Findings of a recent survey of U.S. agency and brand media buyers, by the IAB.

  • 96%: of buyers are aware of agentic AI for ad buying and campaign execution.  
  • 66% report an increased focus on agentic AI for media buying and campaign execution in 2026.  
  • 72%: prioritize cross-platform measurement as a key focus area, up from 64% the prior year.  
  • 57%: plan to put increased focus on creator and influencer ads or partnerships in 2026.  

What we’ve covered

Lego is building out an in-house programmatic team

Lego is hiring programmatic experts, building on roles it first recruited for in 2024, although it maintains it is still working with its agency partner Publicis Media. 

A running list of publisher lawsuits targeting Google’s ad tech practices

Digiday has compiled a running list of publishers’ lawsuits against Google for its ad tech practices.

What we’ve heard

“They’re ignoring the “Yahoo Lesson.” Decades ago, portals like Yahoo sold search as a category by bundling inventory and selling top-of-page banners at ~$15 CPMs.
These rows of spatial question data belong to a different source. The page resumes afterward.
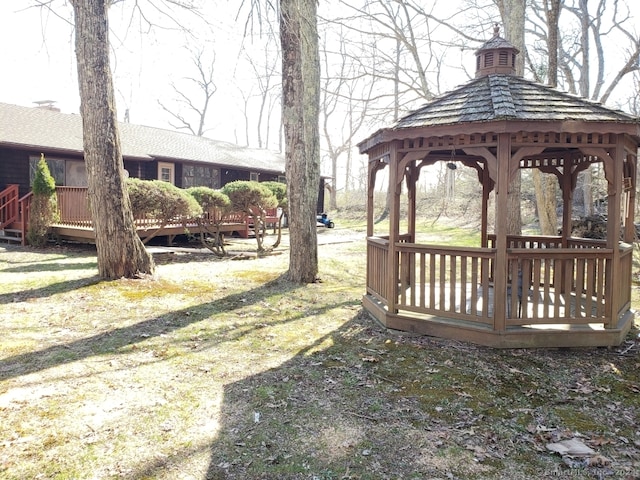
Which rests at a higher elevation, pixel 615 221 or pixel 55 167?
pixel 55 167

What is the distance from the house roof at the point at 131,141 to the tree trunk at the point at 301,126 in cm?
1075

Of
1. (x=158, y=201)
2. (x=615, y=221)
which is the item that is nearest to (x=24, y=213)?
(x=158, y=201)

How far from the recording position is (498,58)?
682 centimetres

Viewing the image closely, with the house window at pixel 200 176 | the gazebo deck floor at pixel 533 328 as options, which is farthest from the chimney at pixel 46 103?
the gazebo deck floor at pixel 533 328

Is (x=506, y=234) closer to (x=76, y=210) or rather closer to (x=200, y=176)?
(x=76, y=210)

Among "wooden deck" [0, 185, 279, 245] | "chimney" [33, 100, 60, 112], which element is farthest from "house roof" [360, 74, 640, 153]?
"chimney" [33, 100, 60, 112]

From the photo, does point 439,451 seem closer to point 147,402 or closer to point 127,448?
point 127,448

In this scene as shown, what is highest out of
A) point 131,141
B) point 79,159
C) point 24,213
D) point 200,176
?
point 131,141

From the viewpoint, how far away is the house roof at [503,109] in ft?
17.7

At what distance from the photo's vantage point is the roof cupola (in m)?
6.80

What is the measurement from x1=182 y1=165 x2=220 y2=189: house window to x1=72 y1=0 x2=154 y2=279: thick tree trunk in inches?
530

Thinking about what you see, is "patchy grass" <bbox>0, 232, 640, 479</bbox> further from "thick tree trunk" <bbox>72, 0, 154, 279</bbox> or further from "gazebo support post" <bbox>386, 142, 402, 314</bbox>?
"thick tree trunk" <bbox>72, 0, 154, 279</bbox>

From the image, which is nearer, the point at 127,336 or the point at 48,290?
the point at 127,336

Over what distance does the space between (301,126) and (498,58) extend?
12.4 feet
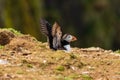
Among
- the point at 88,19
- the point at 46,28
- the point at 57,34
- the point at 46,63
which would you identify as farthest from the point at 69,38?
the point at 88,19

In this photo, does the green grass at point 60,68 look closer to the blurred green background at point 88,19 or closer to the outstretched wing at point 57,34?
the outstretched wing at point 57,34

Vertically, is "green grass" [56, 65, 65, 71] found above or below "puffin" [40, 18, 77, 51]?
below

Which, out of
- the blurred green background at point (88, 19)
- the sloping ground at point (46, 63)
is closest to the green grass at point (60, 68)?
the sloping ground at point (46, 63)

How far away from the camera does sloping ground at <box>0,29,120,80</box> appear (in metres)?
14.2

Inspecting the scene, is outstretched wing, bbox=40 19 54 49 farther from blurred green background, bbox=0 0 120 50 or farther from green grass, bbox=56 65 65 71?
blurred green background, bbox=0 0 120 50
The yield (eCPM) was terrible.” 

— TvScientific (now a Pinterest entity) chief executive Jason Fairchild notes how “OpenAI’s move into advertising feels like 1998 all over again… and not in a good way” on his LinkedIn profile.  

What we’re reading

Blackstone-backed Liftoff postpones IPO on software rout

Liftoff Mobile shelved its initial public offering after tech stocks declined amid concerns about the impact of artificial intelligence on operating companies, a sign that IPOs will remain a thing of the past for the ad tech sector.

A former WPP exec is suing the ad agency giant, claiming he was fired after flagging an alleged kickback operation

A former executive at WPP is suing the advertising agency giant, alleging that the company retaliated against him and terminated him after he raised concerns that the group’s media investment division was allegedly running an improper kickback operation.

OpenAI confirms $200,000 minimum commitment for ChatGPT ads

OpenAI is asking select advertisers to commit at least $200,000 as part of a small, tightly controlled beta advertising program.

OpenX appoints Matt Sattel as CEO
Matt Sattel steps into the role as chief executive at the supply-side platform, after the tragic death of OpenX’s earlier CEO, John Gentry, last month.